In the data that follows, find the line containing "What distance keeps"; then quote that line and every line after it, exactly, through the last one.

**Image-linked spatial questions**
****

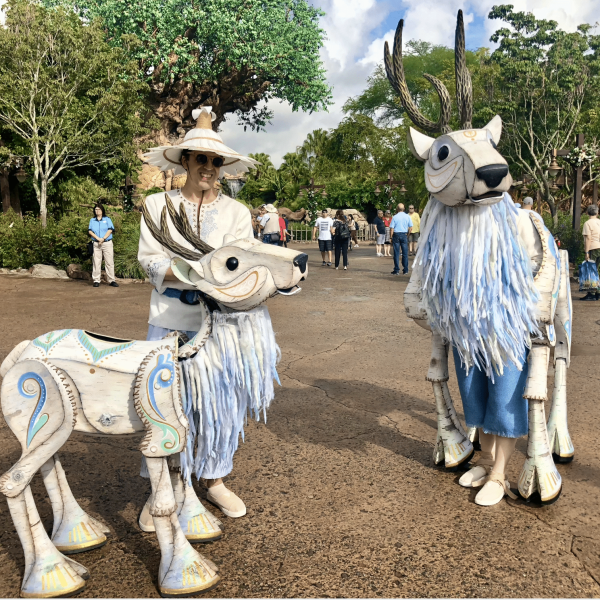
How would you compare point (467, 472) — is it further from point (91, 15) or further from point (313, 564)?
point (91, 15)

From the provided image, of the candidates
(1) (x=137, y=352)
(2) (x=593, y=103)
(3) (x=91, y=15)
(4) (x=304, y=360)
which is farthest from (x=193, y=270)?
(2) (x=593, y=103)

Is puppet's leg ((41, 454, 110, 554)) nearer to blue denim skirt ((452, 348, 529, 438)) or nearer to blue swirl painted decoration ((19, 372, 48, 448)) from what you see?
blue swirl painted decoration ((19, 372, 48, 448))

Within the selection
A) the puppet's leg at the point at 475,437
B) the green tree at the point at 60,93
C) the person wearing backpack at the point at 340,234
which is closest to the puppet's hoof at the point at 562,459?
the puppet's leg at the point at 475,437

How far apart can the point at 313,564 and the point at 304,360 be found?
3.54 m

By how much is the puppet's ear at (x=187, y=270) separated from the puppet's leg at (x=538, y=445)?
1827 mm

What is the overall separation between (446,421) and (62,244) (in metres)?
12.0

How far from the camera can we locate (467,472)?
329 centimetres

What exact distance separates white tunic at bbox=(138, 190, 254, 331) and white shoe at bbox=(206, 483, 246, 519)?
88 cm

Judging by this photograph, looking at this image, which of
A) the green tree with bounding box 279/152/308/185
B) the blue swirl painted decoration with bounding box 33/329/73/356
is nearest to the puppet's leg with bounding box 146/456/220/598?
the blue swirl painted decoration with bounding box 33/329/73/356

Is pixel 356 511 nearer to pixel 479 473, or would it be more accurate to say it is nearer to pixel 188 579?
pixel 479 473

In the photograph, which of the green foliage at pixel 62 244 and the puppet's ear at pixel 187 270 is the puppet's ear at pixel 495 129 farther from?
the green foliage at pixel 62 244

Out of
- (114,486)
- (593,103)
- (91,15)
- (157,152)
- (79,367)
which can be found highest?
(91,15)

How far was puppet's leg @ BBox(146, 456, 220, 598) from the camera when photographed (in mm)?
2297

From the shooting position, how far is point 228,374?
96.0 inches
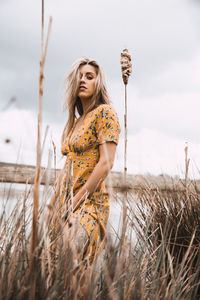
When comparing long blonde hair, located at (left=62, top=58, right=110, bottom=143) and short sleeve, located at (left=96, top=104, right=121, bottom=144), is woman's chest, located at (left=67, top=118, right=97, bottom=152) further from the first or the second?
long blonde hair, located at (left=62, top=58, right=110, bottom=143)

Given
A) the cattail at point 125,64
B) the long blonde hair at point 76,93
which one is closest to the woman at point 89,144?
the long blonde hair at point 76,93

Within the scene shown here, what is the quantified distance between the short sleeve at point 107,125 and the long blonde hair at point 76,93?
0.16 m

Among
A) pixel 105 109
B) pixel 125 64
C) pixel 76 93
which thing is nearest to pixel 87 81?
pixel 76 93

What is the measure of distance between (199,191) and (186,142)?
0.38 metres

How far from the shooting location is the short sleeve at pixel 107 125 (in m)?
1.69

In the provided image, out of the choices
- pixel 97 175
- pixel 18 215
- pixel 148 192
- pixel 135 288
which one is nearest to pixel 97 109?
pixel 97 175

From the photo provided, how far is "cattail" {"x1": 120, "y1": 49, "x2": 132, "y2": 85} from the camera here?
1260 millimetres

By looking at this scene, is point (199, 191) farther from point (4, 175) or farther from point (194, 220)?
point (4, 175)

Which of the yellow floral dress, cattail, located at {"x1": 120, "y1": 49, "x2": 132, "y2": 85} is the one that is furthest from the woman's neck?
cattail, located at {"x1": 120, "y1": 49, "x2": 132, "y2": 85}

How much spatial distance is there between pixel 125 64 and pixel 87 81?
0.70 metres

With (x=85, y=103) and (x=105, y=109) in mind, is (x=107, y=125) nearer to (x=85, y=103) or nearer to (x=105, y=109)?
(x=105, y=109)

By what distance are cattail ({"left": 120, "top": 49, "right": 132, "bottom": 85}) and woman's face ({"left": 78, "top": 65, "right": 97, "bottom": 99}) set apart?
2.05ft

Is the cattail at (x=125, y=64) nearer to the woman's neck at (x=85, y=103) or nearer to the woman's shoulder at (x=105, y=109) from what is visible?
the woman's shoulder at (x=105, y=109)

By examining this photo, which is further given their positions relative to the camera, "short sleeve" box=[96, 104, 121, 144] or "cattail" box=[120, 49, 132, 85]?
"short sleeve" box=[96, 104, 121, 144]
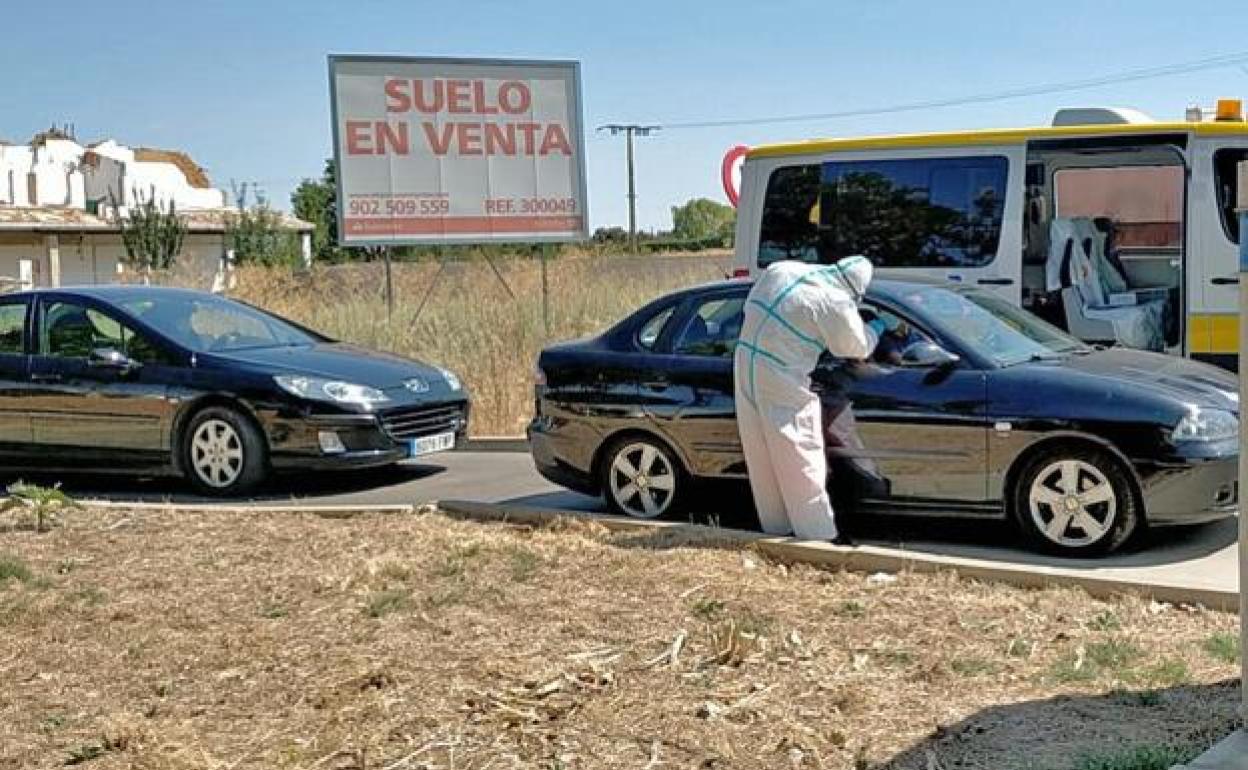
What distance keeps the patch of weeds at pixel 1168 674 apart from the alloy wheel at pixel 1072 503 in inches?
84.1

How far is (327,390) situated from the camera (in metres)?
10.2

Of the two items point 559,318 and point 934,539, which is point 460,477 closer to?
point 934,539

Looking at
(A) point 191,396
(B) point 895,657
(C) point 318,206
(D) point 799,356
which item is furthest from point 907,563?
(C) point 318,206

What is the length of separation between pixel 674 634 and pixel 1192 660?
76.8 inches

****

**OUTPUT OF THE TASK**
What distance keeps the patch of weeds at pixel 1168 674 apart from the alloy wheel at pixel 1072 503 in inches?
84.1

How far is (327,390) situated from the camera (in metres)?
10.2

Of the two items point 559,318 and point 934,539, which is point 460,477 closer to?
point 934,539

Looking at
(A) point 191,396
(B) point 895,657
(C) point 318,206
(D) point 799,356
which item is furthest from point 907,563?
(C) point 318,206

What is the length of separation between pixel 674 634 and pixel 1192 660?
76.8 inches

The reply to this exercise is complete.